2009年大河ドラマ「天地人」 総評

一陪臣の身ながら、五大老の家康に喧嘩を売った越後の勇将「直江兼続」を題材とした作品。妻夫木聡(主演)、加藤清史郎(子役)。
サムネ

概要

越後の名門「上杉家」に仕え、動乱の戦国期から関ヶ原の戦い、徳川政権下の江戸時代を生き抜いた武将の生涯。

「軍神」上杉謙信や、主君の上杉景勝に仕え、上杉家の国政を一挙に担うほどの政治手腕を持つ。戦の采配にも優れ、知勇兼備の勇将として有名。

関ヶ原の戦いにおいて、徳川家康に送り付けた弾劾状「直江状」は、彼の代名詞ともなっている。

キャスト

・直江兼続 妻夫木聡
・直江兼続(幼少期) 加藤清史郎
・お船(正室) 常盤貴子
・上杉謙信 阿部寛
・上杉景勝 北村一輝
・上杉景虎 玉山鉄二
・織田信長 吉川晃司
・豊臣秀吉 笹野高史
・淀 深田恭子
・豊臣秀頼 中村倫也
・前田利家 宇津井健
・石田三成 小栗旬
・徳川家康 松方弘樹
・真田幸村 城田優
・伊達政宗 松田龍平

う~ん・・・、しっくりこない!

人気武将をイケメン俳優で固めてる所とかもうね・・・。

吉川晃司の演じる織田信長は結構良かったです。吉川晃司は世代じゃなく、歌手というイメージしかありませんでしたが、俳優業もなかなか良い。

原作・脚本

・原作 火坂雅志
・脚本 小松江里子

印象に残っているシーン

ドラマの印象に残っているシーンをピックアップ。

直江兼続

その鮮やかな政治手腕から、天下執柄の器量人と呼ばれる。

わしは こんなとこ来とうはなかった!

母親と引き離され、上杉景勝の小姓として仕えるために寺に預けられた時の、子役の加藤清史郎君が言い放ったセリフ。 (もちろん創作)

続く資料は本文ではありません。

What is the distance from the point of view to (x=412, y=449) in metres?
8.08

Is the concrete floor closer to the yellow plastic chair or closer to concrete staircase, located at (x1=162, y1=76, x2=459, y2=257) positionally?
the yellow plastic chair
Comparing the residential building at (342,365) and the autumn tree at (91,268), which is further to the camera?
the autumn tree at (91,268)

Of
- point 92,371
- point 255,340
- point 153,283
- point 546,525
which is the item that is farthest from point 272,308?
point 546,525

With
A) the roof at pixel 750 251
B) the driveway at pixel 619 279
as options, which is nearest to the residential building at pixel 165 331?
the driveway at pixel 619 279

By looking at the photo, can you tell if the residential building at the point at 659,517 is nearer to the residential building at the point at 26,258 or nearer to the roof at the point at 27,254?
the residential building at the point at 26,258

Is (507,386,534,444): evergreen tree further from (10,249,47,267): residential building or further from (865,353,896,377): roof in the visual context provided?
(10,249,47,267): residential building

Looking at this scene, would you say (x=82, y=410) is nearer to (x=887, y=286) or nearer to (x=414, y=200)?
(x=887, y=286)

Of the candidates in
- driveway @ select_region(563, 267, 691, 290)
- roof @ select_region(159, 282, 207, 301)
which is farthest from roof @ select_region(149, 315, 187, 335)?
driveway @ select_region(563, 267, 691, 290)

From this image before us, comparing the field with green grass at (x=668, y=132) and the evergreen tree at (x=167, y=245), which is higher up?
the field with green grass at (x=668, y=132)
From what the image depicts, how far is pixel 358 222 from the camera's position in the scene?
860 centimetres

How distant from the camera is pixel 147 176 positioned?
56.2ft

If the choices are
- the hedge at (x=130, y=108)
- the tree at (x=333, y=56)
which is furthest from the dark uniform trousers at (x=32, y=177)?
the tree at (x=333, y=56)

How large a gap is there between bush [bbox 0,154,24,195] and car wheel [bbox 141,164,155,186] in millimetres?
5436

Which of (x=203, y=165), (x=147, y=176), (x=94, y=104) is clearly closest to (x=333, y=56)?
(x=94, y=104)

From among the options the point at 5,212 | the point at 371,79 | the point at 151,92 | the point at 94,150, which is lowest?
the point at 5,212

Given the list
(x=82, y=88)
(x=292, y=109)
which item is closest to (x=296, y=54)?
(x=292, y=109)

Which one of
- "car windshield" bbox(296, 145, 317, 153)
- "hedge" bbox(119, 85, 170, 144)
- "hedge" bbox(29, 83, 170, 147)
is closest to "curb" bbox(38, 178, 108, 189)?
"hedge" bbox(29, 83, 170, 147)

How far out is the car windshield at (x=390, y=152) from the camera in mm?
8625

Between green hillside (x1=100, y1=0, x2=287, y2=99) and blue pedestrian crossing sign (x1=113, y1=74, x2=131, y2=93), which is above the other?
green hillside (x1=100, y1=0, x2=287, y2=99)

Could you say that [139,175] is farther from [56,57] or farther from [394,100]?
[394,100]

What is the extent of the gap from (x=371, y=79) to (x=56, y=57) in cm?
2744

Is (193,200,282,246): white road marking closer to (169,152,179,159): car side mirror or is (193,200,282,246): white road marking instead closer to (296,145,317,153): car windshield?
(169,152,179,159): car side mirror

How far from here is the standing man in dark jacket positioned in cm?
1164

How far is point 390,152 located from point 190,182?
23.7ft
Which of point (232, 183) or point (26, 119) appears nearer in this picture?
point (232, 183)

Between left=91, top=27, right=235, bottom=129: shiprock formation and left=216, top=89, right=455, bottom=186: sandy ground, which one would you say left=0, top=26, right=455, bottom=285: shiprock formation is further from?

これを機に子役熱が再燃し、お茶の間に子役ブームが流れ込む。

加藤清史郎君はCMで引っ張りダコとなる。

姉さん女房のお船

常盤貴子の演じる、姉さん女房のお船が良かった。 (実際に歳も3つ上)

物語冒頭で出会っているものの、お船は他家(先代の直江家)に嫁ぐことに。嫁ぎ先は名門「直江家」であったが、直江家は当主の死により断絶の憂き目に逢う。

「直江家」を存続させるために、樋口兼続(主人公)を婿に迎える。

ここで樋口兼続改め、直江兼続が誕生する。

関ヶ原の戦い

なぜ、石田三成を小栗旬が演じたのか謎。イケメン同士で釣り合わせたのか?

奇しくも直江兼続と石田三成は同い年。家康を挟み撃ちにする策戦を立てるなど、直江兼続と石田三成は比較的仲の良い印象があります。

上杉家お得意の「」を掲げて関ヶ原を戦うことに。

ハイライト (個人的なクライマックス)

直江状→関ヶ原の戦い

まぁここがクライマックスでしょう。(笑)

一陪臣の身ながら、五大老の家康に対してその諸悪を弾劾した「直江状」。

この直江状がトリガーとなって、上杉征伐や関ヶ原の戦いが勃発します。

ところが、背後の伊達・最上がウザい、主君の上杉景勝が家康追撃を却下、関ヶ原の戦いが1日で終わってしまうなど、あえなく挟み撃ちは失敗に終わる。

徳川家康
徳川家康

総評 (5.0点満点)

・配役 3.0点
・脚本 3.0点
・総合 3.0点

可もなく不可もなく、無難に終わった大河ドラマという印象です。

イケメンばかりを採用する、NHK大河ドラマの視聴率獲得作戦が展開される。

直江兼続は、個人的にはやり手の証券トレーダーの印象です。

  • 越後領内の治政を一挙に担う。 (官僚としてはワンマン)
  • 優れた政治手腕に太閤秀吉も惚れ込む。
  • 身内を殺され、「これでは足りない」と高い賠償金をせがむ遺族の首をはねる。

など、切れ者エピソード満載。

妻夫木聡さんは笑顔が素敵ですが、印象がふんわりし過ぎ・柔らか過ぎでした。